[Scene question entries]

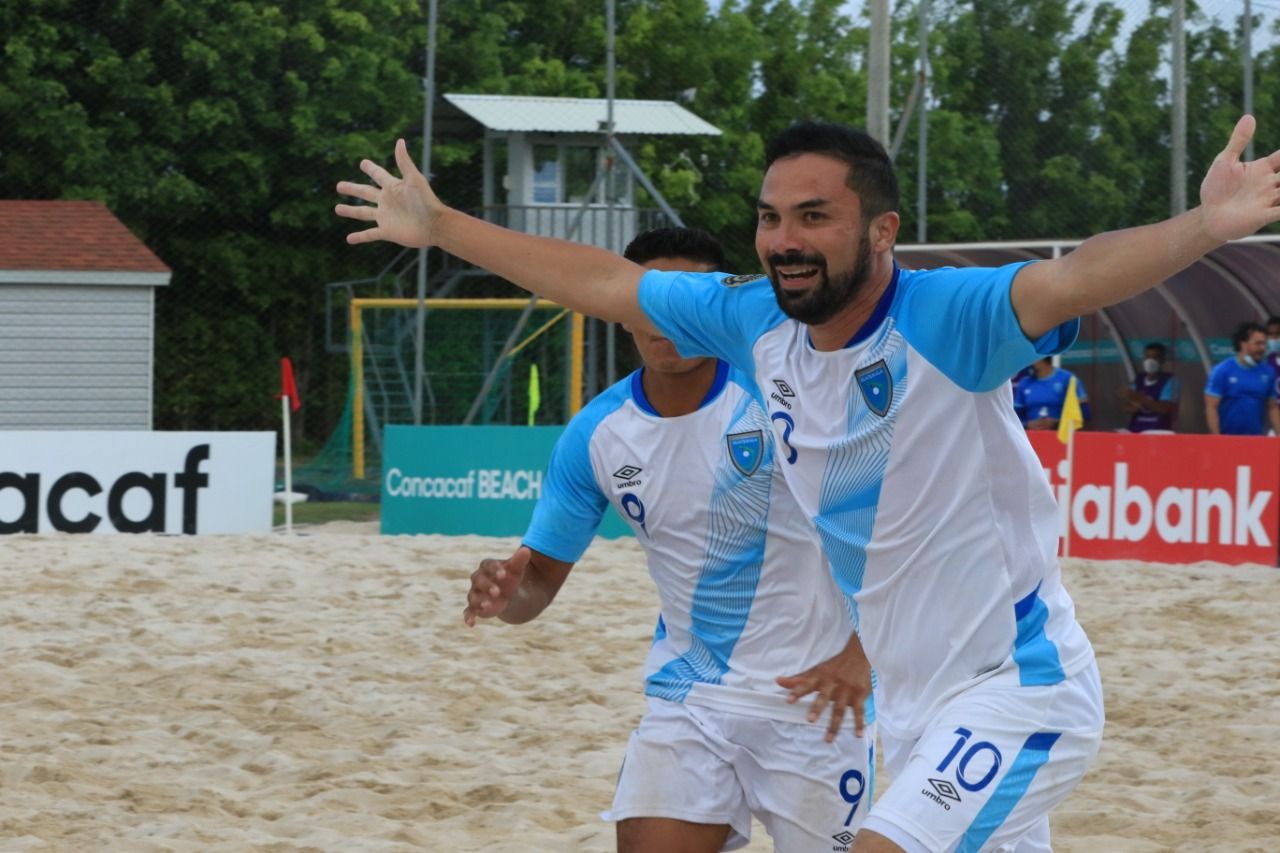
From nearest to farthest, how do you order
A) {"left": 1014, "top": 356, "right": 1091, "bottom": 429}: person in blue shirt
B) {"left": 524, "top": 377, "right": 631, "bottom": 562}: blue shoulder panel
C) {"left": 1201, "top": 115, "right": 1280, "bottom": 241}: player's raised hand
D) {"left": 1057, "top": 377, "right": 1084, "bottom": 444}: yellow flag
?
{"left": 1201, "top": 115, "right": 1280, "bottom": 241}: player's raised hand < {"left": 524, "top": 377, "right": 631, "bottom": 562}: blue shoulder panel < {"left": 1057, "top": 377, "right": 1084, "bottom": 444}: yellow flag < {"left": 1014, "top": 356, "right": 1091, "bottom": 429}: person in blue shirt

→ **What you are asked to do**:
Change "nearest" to "closest" in every one of the entries above, and keep all other text as it is. Leave the pictures out of your answer.

→ **Solution to this problem**:
From closest to farthest, how do you order
A) {"left": 1014, "top": 356, "right": 1091, "bottom": 429}: person in blue shirt
B) {"left": 524, "top": 377, "right": 631, "bottom": 562}: blue shoulder panel
C) {"left": 1201, "top": 115, "right": 1280, "bottom": 241}: player's raised hand
D) {"left": 1057, "top": 377, "right": 1084, "bottom": 444}: yellow flag
?
{"left": 1201, "top": 115, "right": 1280, "bottom": 241}: player's raised hand < {"left": 524, "top": 377, "right": 631, "bottom": 562}: blue shoulder panel < {"left": 1057, "top": 377, "right": 1084, "bottom": 444}: yellow flag < {"left": 1014, "top": 356, "right": 1091, "bottom": 429}: person in blue shirt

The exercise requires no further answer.